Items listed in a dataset
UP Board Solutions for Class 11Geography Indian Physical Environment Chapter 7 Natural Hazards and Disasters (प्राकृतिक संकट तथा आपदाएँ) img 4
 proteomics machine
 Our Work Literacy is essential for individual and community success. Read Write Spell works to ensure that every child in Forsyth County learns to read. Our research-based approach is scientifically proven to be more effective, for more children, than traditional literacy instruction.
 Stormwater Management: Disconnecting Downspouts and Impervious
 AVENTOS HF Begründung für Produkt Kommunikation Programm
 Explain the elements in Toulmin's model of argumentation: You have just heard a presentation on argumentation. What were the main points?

Work required:
An exact copy is needed of the closing lines of the entries above, counting from the one that contains "Stormwater Management: Disconnecting" and including it and the last.

Answer:
 Stormwater Management: Disconnecting Downspouts and Impervious
 AVENTOS HF Begründung für Produkt Kommunikation Programm
 Explain the elements in Toulmin's model of argumentation: You have just heard a presentation on argumentation. What were the main points?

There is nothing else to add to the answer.